Task to carry out:
Below are records to repeat exactly; copy them without the pictures.

++++ The data

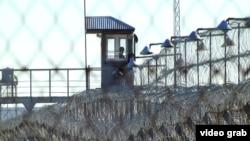 Сторожевая вышка и металлическое ограждение по периметру тюрьмы в Актобе. 9 ноября 2014 года.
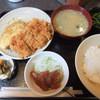 鉄板焼亭 はち家 - 料理写真:日替わりランチ(まぐろヅケ、ナス天、チキンカツ)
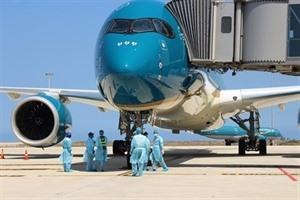 COVID-19 : Vietnam Airlines suspend les services au salon daffaires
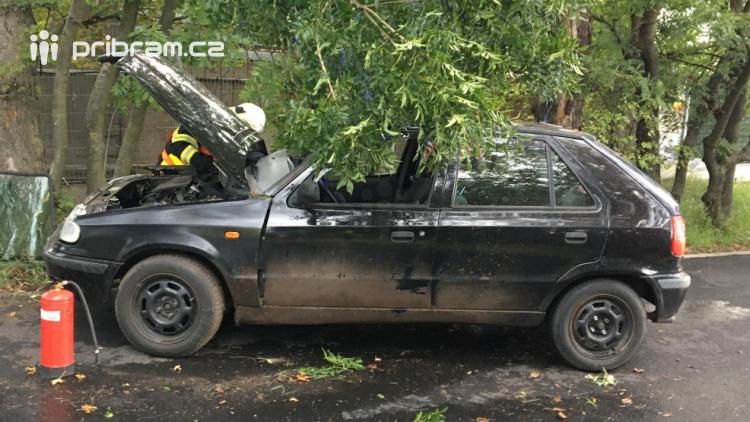 Po nárazu auta do stromu zasahují v Příbrami záchranné složky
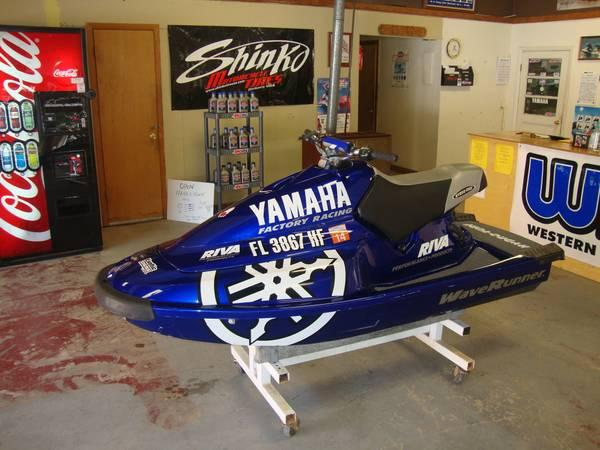 used waverunner seadoo jetski superstore 4 all your water needs for sale in south. Black Bedroom Furniture Sets. Home Design Ideas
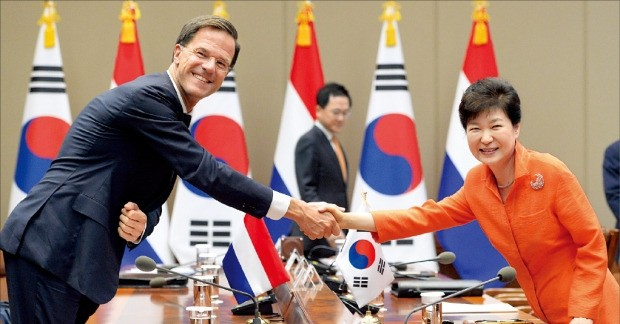 박근혜 대통령이 27일 청와대에서 마르크 뤼터 네덜란드 총리와 정상회담에 앞서 악수하고 있다. 강은구 기자 egkang@hankyung.com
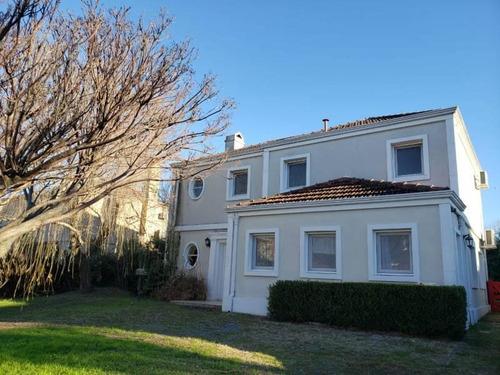 Pilar Del Este,   Los Jazmines, Oportunidad Muy Buena Casa Excelente Ubicación , 3 Dormitorios Con Dependencia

++++++++

Answer for this exercise:
 Сторожевая вышка и металлическое ограждение по периметру тюрьмы в Актобе. 9 ноября 2014 года.
 鉄板焼亭 はち家 - 料理写真:日替わりランチ(まぐろヅケ、ナス天、チキンカツ)
 COVID-19 : Vietnam Airlines suspend les services au salon daffaires
 Po nárazu auta do stromu zasahují v Příbrami záchranné složky
 used waverunner seadoo jetski superstore 4 all your water needs for sale in south. Black Bedroom Furniture Sets. Home Design Ideas
 박근혜 대통령이 27일 청와대에서 마르크 뤼터 네덜란드 총리와 정상회담에 앞서 악수하고 있다. 강은구 기자 egkang@hankyung.com
 Pilar Del Este,   Los Jazmines, Oportunidad Muy Buena Casa Excelente Ubicación , 3 Dormitorios Con Dependencia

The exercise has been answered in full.